• Acta Anaesthesiol Taiwan · Mar 2008

    Case Reports

    Penetrating injury of the palatoglossal arch associated with use of the GlideScope videolaryngoscope in a flame burn patient.

    • Wei-Ti Hsu, Shao-Lun Tsao, Kuan-Yu Chen, and Wei-Kang Chou.
    • Department of Anesthesiology, Changhua Christian Hospital, 135 Nan-Hsiao Street, Changhua, Taiwan, R.O.C.
    • Acta Anaesthesiol Taiwan. 2008 Mar 1;46(1):39-41.

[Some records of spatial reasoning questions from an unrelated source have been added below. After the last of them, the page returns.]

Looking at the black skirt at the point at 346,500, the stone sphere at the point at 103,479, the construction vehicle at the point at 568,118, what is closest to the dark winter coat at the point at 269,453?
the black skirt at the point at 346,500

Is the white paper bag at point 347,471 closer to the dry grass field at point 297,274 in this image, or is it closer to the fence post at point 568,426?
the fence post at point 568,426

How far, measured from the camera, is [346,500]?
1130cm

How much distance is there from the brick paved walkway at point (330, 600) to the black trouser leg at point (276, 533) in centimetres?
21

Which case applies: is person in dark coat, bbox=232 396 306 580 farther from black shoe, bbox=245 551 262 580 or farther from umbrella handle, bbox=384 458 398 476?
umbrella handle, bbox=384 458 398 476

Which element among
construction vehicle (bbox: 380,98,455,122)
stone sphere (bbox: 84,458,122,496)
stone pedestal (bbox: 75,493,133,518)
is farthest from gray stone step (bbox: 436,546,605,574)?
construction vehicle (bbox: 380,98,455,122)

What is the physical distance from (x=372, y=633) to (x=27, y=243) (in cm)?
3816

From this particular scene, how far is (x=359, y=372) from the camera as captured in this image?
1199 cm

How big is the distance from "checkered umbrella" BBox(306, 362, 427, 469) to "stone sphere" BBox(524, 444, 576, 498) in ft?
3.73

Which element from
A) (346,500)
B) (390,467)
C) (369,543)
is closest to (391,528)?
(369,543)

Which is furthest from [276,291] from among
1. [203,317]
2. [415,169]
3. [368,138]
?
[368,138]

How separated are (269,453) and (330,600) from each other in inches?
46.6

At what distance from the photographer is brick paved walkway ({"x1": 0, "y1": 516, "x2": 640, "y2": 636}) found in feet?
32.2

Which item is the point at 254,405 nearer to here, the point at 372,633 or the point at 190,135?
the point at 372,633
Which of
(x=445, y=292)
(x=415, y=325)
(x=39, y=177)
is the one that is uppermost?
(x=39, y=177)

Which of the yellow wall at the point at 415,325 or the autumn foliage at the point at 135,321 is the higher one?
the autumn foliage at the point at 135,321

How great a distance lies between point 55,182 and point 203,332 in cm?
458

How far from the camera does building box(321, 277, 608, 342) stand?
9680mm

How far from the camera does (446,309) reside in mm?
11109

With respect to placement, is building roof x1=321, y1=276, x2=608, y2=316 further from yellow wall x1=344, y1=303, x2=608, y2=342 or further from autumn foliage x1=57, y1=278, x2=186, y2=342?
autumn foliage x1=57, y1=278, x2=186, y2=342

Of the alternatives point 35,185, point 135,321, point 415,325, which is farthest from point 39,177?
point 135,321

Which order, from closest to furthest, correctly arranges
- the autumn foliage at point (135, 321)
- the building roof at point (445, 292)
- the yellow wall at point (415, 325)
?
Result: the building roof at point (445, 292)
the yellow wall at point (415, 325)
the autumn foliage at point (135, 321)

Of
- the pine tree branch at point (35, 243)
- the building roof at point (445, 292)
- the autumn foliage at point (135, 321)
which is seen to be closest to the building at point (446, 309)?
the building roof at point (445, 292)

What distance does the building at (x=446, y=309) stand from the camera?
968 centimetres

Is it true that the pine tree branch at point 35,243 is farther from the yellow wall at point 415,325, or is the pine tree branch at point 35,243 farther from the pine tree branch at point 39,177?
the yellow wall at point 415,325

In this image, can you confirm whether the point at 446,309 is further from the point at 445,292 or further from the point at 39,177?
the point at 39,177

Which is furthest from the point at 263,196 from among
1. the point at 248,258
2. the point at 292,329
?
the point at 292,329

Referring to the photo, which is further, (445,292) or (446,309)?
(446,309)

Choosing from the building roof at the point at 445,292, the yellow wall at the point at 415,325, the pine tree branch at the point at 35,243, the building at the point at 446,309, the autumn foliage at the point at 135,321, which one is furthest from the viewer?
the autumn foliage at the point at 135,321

    AbstractThe GlideScope is used to facilitate exposure of the larynx in both routine and difficult airways. A 38-year-old woman with a flame burn (second/third-degree, 40% total body surface area) and inhalation injury accompanied by acute respiratory failure under mechanical ventilation support presented for wound debridement and split thickness skin grafting. After the surgery, the endotracheal tube was reinserted successfully with a GlideScope because we anticipated a problematic airway. However, direct laryngoscopy revealed the endotracheal tube had pierced through the right palatoglossal arch. Because the consulting otolaryngologist confirmed there was no active bleeding, it was decided that no further management was needed for the wound; the patient was re-intubated under direct laryngoscopy. Postoperatively, she was transferred to the intensive care unit of the burn center under mechanical ventilation. This is a report on a rare complication caused by tracheal intubation associated with the use of the GlideScope. We recommend manipulation of the GlideScope should be performed with care under vigilant surveillance to minimize injury to the oropharyngeal tissues when an endotracheal tube is advanced from the mouth to the pharynx. Potential complications should be always kept in mind when the GlideScope is used for intubation.